OpenACC Tutorial - Profiling
- Understand what a profiler is
- Understand how to use the NVPROF profiler
- Understand how the code is performing
- Understand where to focus your time and rewrite most time consuming routines
Code profiling
Why would one need to profile code? Because it's the only way to understand:
- Where time is being spent (hotspots)
- How the code is performing
- Where to focus your development time
What is so important about hotspots in the code? Amdahl's law says that "Parallelizing the most time-consuming routines (i.e. the hotspots) will have the most impact".
Build the Sample Code
For this example we will use code from this Git repository. Download the package and go to the cpp or f90 directory. The object of this exercise is to compile and link the code, obtain an executable, and then profile it.

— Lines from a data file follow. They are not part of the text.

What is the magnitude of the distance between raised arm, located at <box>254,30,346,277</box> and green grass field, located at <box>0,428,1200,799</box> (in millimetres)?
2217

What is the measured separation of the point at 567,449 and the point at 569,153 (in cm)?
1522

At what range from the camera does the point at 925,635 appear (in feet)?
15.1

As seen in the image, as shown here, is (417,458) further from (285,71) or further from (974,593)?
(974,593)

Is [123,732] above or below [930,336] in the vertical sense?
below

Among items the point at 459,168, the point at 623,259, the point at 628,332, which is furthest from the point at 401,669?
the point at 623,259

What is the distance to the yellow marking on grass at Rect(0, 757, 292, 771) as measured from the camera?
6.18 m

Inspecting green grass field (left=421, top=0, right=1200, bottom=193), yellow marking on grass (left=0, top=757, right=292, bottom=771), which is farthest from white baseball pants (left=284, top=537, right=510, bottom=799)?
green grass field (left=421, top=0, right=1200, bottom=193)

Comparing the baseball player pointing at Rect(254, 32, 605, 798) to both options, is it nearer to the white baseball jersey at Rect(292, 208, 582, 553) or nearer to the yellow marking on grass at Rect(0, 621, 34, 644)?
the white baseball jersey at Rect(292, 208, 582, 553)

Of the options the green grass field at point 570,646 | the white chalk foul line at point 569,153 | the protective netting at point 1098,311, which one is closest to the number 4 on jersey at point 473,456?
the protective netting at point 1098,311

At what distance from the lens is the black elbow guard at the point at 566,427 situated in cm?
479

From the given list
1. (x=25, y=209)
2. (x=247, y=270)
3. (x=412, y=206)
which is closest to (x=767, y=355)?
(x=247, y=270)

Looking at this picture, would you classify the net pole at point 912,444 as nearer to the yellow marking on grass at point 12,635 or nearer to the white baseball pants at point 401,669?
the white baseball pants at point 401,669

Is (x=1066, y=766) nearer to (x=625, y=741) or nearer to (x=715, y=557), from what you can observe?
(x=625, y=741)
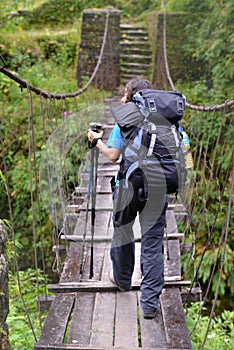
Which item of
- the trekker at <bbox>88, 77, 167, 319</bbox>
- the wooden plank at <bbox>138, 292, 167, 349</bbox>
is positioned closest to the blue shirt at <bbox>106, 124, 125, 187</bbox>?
the trekker at <bbox>88, 77, 167, 319</bbox>

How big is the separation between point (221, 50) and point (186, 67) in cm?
148

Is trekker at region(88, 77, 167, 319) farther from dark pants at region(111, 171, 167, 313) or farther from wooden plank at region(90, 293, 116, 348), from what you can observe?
wooden plank at region(90, 293, 116, 348)

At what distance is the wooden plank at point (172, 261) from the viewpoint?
2197mm

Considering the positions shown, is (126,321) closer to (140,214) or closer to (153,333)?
(153,333)

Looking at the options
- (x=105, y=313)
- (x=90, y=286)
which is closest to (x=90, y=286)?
(x=90, y=286)

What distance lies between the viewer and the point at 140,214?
6.40 ft

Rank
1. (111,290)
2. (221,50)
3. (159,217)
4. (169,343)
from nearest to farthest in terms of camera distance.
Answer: (169,343), (159,217), (111,290), (221,50)

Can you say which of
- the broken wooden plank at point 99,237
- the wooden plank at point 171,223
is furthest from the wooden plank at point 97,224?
the wooden plank at point 171,223

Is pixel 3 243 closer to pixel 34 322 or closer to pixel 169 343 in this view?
pixel 169 343

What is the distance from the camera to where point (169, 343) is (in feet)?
5.54

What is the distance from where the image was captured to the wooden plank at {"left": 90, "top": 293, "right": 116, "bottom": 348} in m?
1.72

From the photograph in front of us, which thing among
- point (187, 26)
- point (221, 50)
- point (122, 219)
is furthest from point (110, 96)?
point (122, 219)

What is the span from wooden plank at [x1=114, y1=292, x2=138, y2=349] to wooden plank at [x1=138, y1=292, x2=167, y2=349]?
0.03 m

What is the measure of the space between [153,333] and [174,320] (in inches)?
4.2
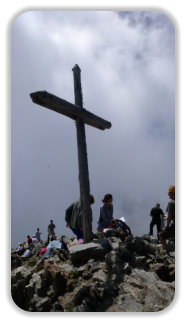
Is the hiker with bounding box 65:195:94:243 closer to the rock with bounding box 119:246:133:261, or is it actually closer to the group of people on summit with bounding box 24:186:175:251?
the group of people on summit with bounding box 24:186:175:251

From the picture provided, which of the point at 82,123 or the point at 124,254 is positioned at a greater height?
the point at 82,123

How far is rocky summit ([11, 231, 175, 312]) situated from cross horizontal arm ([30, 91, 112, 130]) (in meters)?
2.83

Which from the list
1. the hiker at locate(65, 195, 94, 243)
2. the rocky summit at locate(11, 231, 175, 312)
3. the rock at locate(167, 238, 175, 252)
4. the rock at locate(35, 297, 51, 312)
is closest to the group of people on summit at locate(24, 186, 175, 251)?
the hiker at locate(65, 195, 94, 243)

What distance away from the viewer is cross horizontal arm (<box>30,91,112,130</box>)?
5156mm

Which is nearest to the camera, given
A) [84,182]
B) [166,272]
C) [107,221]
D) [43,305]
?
[43,305]

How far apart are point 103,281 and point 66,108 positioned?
11.6 ft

Being pushed by NVIDIA through its Portland Group division until 2020 and now through its HPC SDK, as well as by Cray, these two lines of compilers offer the most advanced OpenACC support.
As for the GNU Compiler, since GCC version 6, the support for OpenACC 2.x kept improving. As of July 2022, GCC versions 10, 11 and 12 support OpenACC version 2.6.
For the purpose of this tutorial, we use version 22.7 of the NVIDIA HPC SDK. We note that NVIDIA compilers are free for academic usage.
[name@server ~]$ module load nvhpc/22.7
Lmod is automatically replacing "intel/2020.1.217" with "nvhpc/22.7".
The following have been reloaded with a version change:
1) gcccore/.9.3.0 => gcccore/.11.3.0 3) openmpi/4.0.3 => openmpi/4.1.4
2) libfabric/1.10.1 => libfabric/1.15.1 4) ucx/1.8.0 => ucx/1.12.1
[name@server ~]$ make
nvc++ -c -o main.o main.cpp
nvc++ main.o -o cg.x
After the executable is created, we are going to profile that code.
For the purpose of this tutorial, we use several profilers as described below:
- PGPROF - a powerful and simple analyzer for parallel programs written with OpenMP or OpenACC directives, or with CUDA.
We note that Portland Group Profiler is free for academic usage.
- NVIDIA Visual Profiler NVVP - a cross-platform analyzing tool for the codes written with OpenACC and CUDA C/C++ instructions.
- NVPROF - a command line text-based version of the NVIDIA Visual Profiler.
PGPROF Profiler
These next pictures demonstrate how to start with the PGPROF profiler. The first step is to initiate a new session. Then, browse for an executable file of the code you want to profile. Finally, specify the profiling options; for example, if you need to profile CPU activity then click the "Profile execution of the CPU" box.
NVIDIA Visual Profiler
Another profiler available for OpenACC applications is the NVIDIA Visual Profiler. It's a crossplatform analyzing tool for code written with OpenACC and CUDA C/C++ instructions.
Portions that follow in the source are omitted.